Sydney - Zwei Dingos haben einen deutschen Touristen an der Ostküste Australiens angefallen und schwer verletzt. Die Wildhunde bissen dem 23-Jährigen in Kopf, Arme und Beine, wie die Zeitung "Brisbane Times" am Sonntag berichtete. Der Angriff geschah Samstag früh (Ortszeit) auf der Sandinsel Fraser im Bundesstaat Queensland. Zunächst war lediglich von einem einzelnen Dingo die Rede gewesen.

Wie die Nationalparkverwaltung mitteilte, hatte der 23-Jährige seinen Campingplatz verlassen und die Orientierung verloren. Er sei dann alleine auf einem Pfad eingeschlafen.

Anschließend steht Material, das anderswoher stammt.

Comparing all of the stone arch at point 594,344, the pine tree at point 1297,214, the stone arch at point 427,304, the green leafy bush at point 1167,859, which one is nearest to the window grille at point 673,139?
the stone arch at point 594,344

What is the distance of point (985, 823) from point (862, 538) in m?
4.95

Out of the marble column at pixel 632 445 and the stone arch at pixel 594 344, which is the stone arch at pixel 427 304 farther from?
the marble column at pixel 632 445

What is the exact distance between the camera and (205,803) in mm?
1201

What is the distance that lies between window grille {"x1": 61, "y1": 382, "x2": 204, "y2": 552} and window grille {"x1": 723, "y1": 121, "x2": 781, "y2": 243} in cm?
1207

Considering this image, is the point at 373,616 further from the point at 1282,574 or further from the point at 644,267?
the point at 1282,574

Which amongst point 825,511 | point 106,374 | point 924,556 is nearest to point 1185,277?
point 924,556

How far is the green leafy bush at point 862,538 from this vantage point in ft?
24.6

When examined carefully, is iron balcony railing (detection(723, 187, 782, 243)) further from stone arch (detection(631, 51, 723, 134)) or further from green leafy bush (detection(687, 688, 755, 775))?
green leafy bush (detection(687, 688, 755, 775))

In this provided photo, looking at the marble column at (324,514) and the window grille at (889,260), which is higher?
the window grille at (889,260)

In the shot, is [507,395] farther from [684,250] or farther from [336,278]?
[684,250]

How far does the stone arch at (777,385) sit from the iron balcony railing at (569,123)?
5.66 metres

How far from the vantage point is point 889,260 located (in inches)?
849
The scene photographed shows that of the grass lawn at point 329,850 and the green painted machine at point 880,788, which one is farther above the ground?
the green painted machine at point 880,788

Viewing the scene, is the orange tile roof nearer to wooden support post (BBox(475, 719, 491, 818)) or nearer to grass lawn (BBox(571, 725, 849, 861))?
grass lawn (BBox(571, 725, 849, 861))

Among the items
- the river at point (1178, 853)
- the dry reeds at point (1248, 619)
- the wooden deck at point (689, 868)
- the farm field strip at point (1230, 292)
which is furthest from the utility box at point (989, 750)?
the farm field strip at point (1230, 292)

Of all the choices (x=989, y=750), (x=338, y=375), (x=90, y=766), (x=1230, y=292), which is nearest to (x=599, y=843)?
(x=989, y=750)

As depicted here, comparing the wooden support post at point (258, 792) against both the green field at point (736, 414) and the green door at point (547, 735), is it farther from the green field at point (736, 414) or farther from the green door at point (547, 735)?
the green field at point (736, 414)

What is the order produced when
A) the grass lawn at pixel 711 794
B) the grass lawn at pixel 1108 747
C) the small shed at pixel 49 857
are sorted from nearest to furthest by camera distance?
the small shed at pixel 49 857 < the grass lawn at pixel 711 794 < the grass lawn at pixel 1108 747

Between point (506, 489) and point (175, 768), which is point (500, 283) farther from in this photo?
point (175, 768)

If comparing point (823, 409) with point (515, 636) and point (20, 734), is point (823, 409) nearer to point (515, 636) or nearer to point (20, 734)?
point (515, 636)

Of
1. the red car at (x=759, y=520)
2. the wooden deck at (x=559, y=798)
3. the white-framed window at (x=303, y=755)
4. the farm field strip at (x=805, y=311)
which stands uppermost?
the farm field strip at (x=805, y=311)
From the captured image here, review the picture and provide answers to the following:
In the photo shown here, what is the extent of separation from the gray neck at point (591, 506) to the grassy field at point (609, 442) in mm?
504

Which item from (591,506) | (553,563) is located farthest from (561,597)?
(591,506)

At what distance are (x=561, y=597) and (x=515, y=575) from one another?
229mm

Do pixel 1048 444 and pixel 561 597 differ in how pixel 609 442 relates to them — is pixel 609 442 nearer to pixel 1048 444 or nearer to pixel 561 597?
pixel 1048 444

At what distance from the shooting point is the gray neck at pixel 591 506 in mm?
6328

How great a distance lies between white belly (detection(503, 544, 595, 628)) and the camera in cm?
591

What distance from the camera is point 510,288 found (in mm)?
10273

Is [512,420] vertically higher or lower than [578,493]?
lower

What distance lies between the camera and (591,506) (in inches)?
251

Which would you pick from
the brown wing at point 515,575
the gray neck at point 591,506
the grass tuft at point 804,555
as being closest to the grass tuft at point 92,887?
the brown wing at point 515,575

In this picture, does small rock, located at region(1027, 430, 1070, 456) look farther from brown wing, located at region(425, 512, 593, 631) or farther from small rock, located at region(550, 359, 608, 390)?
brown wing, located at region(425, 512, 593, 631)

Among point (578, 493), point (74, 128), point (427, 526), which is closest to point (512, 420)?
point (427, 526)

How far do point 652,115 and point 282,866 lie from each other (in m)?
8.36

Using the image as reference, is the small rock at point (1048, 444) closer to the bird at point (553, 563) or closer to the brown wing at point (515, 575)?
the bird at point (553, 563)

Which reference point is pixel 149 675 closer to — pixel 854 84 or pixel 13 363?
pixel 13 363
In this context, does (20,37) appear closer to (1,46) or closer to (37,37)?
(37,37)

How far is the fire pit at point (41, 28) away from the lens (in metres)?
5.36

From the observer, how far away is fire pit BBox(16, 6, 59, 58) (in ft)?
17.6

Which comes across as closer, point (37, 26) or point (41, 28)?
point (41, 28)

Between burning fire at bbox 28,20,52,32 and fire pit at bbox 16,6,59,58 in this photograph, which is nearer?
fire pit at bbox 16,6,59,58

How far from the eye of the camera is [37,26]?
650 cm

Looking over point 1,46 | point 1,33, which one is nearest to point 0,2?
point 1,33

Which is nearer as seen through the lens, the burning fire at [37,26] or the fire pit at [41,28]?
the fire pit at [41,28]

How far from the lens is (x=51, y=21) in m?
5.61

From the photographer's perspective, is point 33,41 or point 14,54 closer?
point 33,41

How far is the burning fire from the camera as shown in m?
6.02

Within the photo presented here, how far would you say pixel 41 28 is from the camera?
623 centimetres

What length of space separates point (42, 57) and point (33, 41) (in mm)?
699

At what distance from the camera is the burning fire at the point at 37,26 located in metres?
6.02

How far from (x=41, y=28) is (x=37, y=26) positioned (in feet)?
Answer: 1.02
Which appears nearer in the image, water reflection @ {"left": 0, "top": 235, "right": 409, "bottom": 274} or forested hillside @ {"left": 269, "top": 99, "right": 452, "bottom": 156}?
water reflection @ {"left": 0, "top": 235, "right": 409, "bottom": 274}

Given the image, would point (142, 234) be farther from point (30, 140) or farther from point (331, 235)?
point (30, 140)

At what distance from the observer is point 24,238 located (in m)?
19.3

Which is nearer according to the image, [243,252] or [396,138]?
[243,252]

Der junge Mann wurde mit einem Hubschrauber in ein Krankenhaus auf dem Festland geflogen. "Sein Zustand ist stabil", sagte ein Sprecher der örtlichen Gesundheitsbehörde. Er werde nicht allzu lange im Krankenhaus bleiben müssen. Über die genaue Identität und Herkunft des Deutschen konnte er nichts sagen.

"Wilde Tiere"

"Dieser Vorfall dient als Mahnung, dass Dingos wilde Tiere sind und als solche behandelt werden müssen", sagte der örtliche Chef der Nationalparkverwaltung, Ross Belcher. Er rief dazu auf, die Wildhund-Warnungen zu beachten. So sollen die Tiere auf keinen Fall gefüttert werden. Nach dem Angriff auf den Deutschen verstärkten Ranger ihre Patrouillen auf Fraser, der größten Sandinsel der Welt. Sie liegt rund 1.000 Kilometer nördlich von Sydney.

Der Deutsche sei möglicherweise nicht vorsichtig genug gewesen, meinte die Naturschutzorganisation Fido. "Es klingt so, als ob er etwas unverantwortlich war", sagte Sprecher John Sinclair nach einem Bericht der Nachrichtenagentur AAP. Die Insel-Besucher sollten Spazierstöcke dabei haben, um sich vor möglichen Dingo-Angriffen zu schützen. Außerdem sollten Touristen immer in Gruppen oder zumindest zu zweit unterwegs sein. "Die Besucher müssen Verantwortung für sich selbst übernehmen und sich darüber im Klaren sein, dass Dingos Raubtiere und nicht Haushunde sind."

Tiere werden nicht getötet

Trotz des Angriffs soll keines der Tiere getötet werden. Der 23-Jährige habe die beiden Dingos nicht genau beschreiben können, teilte das Nationalpark-Ministerium mit.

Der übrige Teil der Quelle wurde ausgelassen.